Nasib TPP Tak Jelas, Pemerintah Nilai Blok Dagang Cina Lebih Tepat
Mundurnya Amerika Serikat (AS) membuat perundingan perjanjian kerja sama perdagangan bebas Trans Pacific Partnership (TPP) terkatung-katung. Indonesia yang sempat menyatakan niat untuk bergabung, kini menunggu keputusan 11 negara anggota lain soal nasib TPP.
Di samping itu, pemerintah pun condong ke blok dagang Cina. "Barangkali Indonesia lebih cocok untuk RCEP (Regional Comprehensive Economic Partnership) dulu, baru kemudian ke TPP," ujar Deputi Koordinasi Bidang Kerja Sama Ekonomi Internasional Rizal Affandi Lukman di Kantor Kementerian Koordinator Bidang Perekonomian, Jakarta, Jumat (27/1).

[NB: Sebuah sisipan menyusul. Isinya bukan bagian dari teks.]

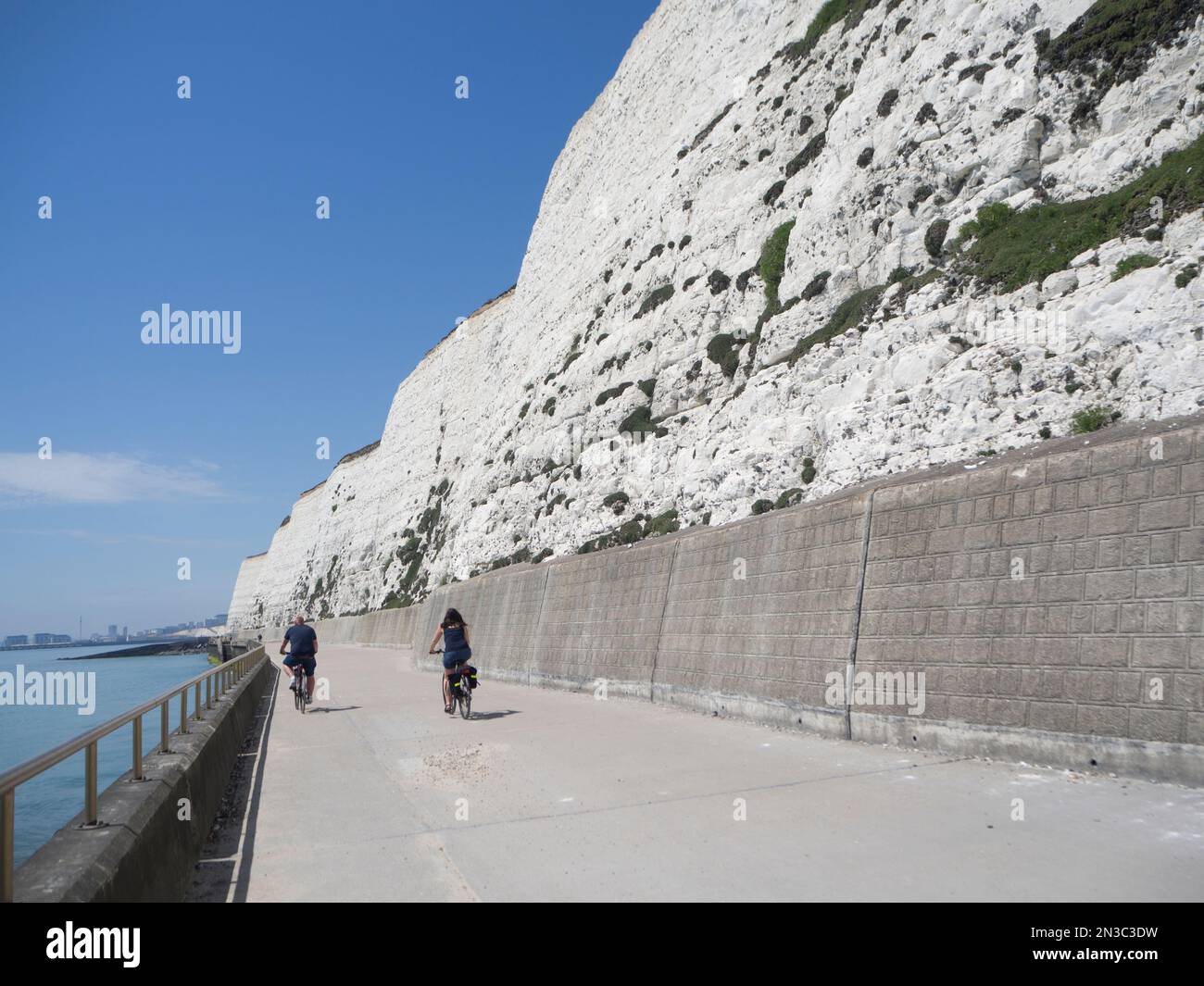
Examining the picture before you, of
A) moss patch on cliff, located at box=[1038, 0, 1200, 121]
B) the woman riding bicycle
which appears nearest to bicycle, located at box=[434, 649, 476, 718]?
the woman riding bicycle

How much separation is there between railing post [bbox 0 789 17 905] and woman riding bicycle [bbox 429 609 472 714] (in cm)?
1088

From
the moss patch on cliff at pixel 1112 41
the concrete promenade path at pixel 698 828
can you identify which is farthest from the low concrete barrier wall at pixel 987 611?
the moss patch on cliff at pixel 1112 41

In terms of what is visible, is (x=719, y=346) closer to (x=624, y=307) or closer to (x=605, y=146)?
(x=624, y=307)

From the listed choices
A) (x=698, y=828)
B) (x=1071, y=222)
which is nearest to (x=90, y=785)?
(x=698, y=828)

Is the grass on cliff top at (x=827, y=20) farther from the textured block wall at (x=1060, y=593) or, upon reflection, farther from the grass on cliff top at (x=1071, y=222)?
the textured block wall at (x=1060, y=593)

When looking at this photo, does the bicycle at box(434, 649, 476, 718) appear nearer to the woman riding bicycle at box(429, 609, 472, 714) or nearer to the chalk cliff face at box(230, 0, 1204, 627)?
the woman riding bicycle at box(429, 609, 472, 714)

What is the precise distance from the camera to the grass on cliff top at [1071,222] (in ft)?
52.3

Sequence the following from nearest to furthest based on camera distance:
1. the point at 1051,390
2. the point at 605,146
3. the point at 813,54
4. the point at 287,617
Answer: the point at 1051,390
the point at 813,54
the point at 605,146
the point at 287,617

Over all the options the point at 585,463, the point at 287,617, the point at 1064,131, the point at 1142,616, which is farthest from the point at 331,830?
the point at 287,617

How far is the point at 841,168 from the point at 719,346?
6.32m

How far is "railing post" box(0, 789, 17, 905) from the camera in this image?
3488 millimetres

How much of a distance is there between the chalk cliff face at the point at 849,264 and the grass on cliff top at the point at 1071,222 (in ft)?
0.22

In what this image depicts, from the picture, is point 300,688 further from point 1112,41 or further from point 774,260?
point 1112,41
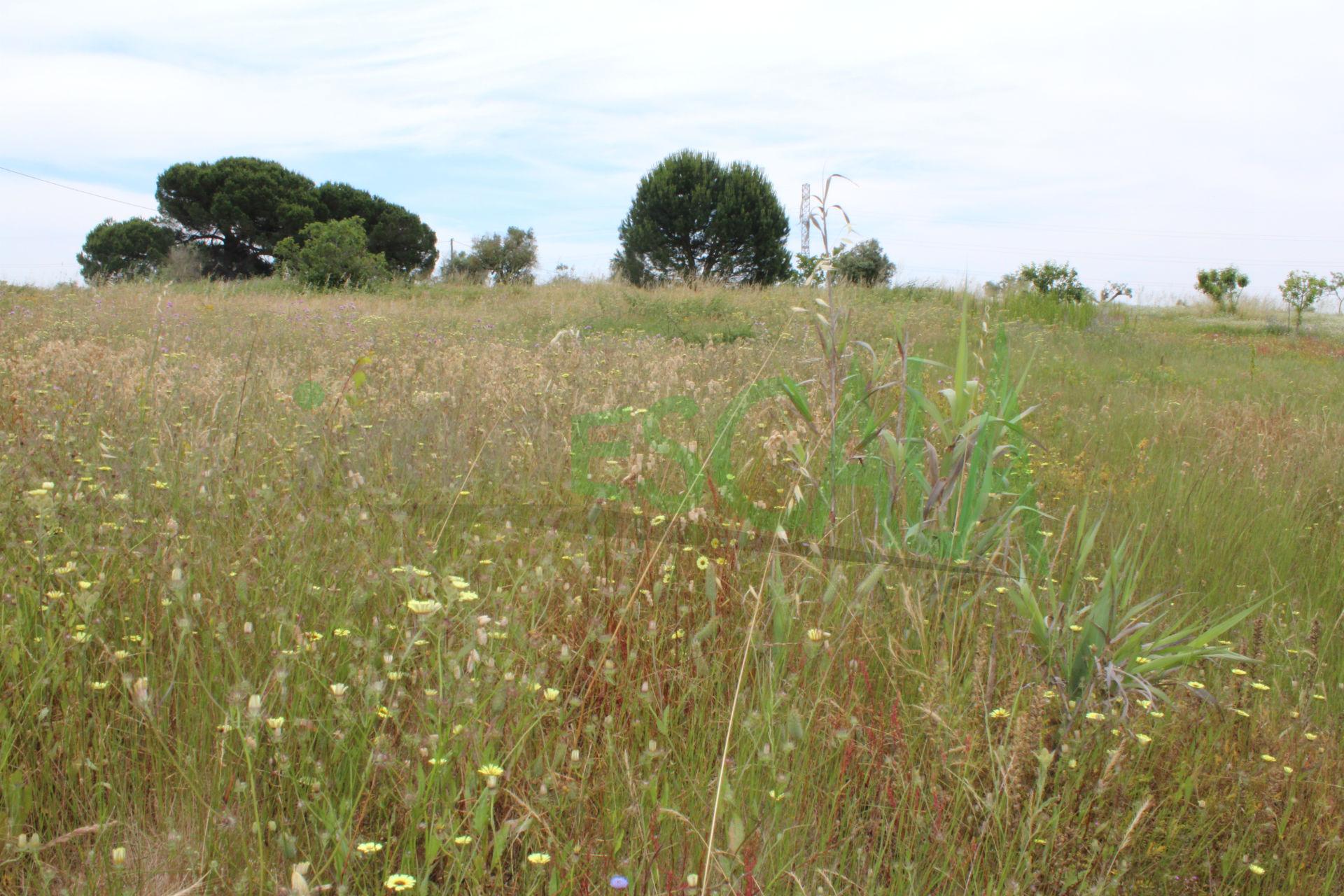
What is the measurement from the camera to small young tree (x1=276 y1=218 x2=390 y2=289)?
1956 centimetres

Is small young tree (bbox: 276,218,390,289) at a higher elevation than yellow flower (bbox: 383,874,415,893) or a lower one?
higher

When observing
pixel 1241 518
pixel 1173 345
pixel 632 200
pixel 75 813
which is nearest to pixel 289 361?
pixel 75 813

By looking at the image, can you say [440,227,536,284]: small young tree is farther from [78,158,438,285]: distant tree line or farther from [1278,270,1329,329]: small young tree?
[1278,270,1329,329]: small young tree

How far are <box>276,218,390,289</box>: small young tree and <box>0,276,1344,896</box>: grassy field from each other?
57.2ft

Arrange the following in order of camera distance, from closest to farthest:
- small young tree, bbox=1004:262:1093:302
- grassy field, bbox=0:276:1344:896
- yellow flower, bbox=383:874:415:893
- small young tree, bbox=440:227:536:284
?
yellow flower, bbox=383:874:415:893 → grassy field, bbox=0:276:1344:896 → small young tree, bbox=1004:262:1093:302 → small young tree, bbox=440:227:536:284

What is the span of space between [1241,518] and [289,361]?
16.2 ft

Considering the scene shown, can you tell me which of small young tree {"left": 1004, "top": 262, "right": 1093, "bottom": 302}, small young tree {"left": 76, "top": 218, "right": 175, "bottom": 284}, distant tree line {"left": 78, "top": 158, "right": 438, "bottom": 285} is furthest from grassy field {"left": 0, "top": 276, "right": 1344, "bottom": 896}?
small young tree {"left": 76, "top": 218, "right": 175, "bottom": 284}

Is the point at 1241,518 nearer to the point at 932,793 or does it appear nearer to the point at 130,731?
the point at 932,793

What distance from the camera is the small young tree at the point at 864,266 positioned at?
2342mm

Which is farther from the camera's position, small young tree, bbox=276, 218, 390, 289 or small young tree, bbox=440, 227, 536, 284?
small young tree, bbox=440, 227, 536, 284

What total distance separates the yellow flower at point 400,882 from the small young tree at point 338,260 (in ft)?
63.1

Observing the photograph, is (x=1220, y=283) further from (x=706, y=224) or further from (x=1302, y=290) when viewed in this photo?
(x=706, y=224)

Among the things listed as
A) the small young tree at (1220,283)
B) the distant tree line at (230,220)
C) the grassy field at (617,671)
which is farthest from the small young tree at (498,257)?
the grassy field at (617,671)

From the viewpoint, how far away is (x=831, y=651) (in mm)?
1748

Rizal mengatakan, saat ini pemerintah masih akan menunggu perkembangan nasib TPP. Sebab, keluarnya AS sebagai inisiator pakta dagang itu tidak otomatis membatalkan TPP.
Menurutnya, saat ini di antara 11 negara anggota TPP sedang membahas opsi untuk menggantikan AS dengan negara lainnya. “Tapi sampai sekarang, hal tersebut belum diputuskan,” ujarnya.

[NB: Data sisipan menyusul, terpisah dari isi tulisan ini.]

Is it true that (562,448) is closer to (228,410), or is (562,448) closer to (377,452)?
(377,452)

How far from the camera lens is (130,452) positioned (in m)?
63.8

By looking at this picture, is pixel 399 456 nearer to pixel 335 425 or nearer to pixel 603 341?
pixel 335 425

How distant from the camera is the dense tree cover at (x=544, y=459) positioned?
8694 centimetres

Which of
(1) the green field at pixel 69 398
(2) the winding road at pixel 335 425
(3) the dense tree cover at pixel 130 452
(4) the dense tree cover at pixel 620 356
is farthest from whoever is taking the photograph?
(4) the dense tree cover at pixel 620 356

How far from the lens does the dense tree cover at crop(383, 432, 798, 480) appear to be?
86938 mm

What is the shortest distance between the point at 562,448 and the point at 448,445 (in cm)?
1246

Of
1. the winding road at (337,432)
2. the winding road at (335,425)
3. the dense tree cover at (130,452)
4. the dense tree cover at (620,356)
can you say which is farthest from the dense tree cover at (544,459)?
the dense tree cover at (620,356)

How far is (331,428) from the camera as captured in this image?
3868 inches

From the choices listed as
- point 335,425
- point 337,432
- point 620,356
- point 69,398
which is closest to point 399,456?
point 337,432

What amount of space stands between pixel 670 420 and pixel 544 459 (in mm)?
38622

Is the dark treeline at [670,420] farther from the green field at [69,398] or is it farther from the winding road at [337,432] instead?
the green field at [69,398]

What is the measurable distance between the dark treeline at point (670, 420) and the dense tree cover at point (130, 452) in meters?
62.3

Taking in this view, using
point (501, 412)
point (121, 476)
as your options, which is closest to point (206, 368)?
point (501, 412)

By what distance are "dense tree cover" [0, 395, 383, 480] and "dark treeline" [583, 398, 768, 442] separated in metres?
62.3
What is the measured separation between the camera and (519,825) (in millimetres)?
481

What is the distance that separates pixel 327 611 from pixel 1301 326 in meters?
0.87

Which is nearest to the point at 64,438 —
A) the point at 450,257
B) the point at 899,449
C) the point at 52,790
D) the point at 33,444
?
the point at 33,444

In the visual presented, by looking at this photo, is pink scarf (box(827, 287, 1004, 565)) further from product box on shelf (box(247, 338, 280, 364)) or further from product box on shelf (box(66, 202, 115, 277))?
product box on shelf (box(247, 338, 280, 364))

(Baca juga: Diputus Trump, Anggota Pakta Dagang TPP Pecah Suara)
Selain Amerika Serikat, Negara anggota TPP adalah Jepang, Malaysia, Vietnam, Singapura, Brunei Darussalam, Australia, Selandia Baru, Kanada, Meksiko, Cile, dan Peru.
Saat ini, baru Jepang yang telah meratifikasi perjanjian TPP. Dengan keluarnya Amerika Serikat, menurut Rizal, pembahasan TPP ini pun akan semakin berlarut-larut. Alasannya, dengan memasukan negara lain atau berjalan dengan 11 negara tetap memerlukan perubahan dalam perjanjian yang akan diteken.
Untuk itu, Rizal menyatakan, blok kerjasama RCEP yang lebih memungkinkan untuk Indonesia. RCEP sendiri merupakan perjanjian kerja sama antar negara ASEAN bersama dengan enam negara lainnya, termasuk Cina, India, Korea Selatan, Selandia Baru, dan Australia.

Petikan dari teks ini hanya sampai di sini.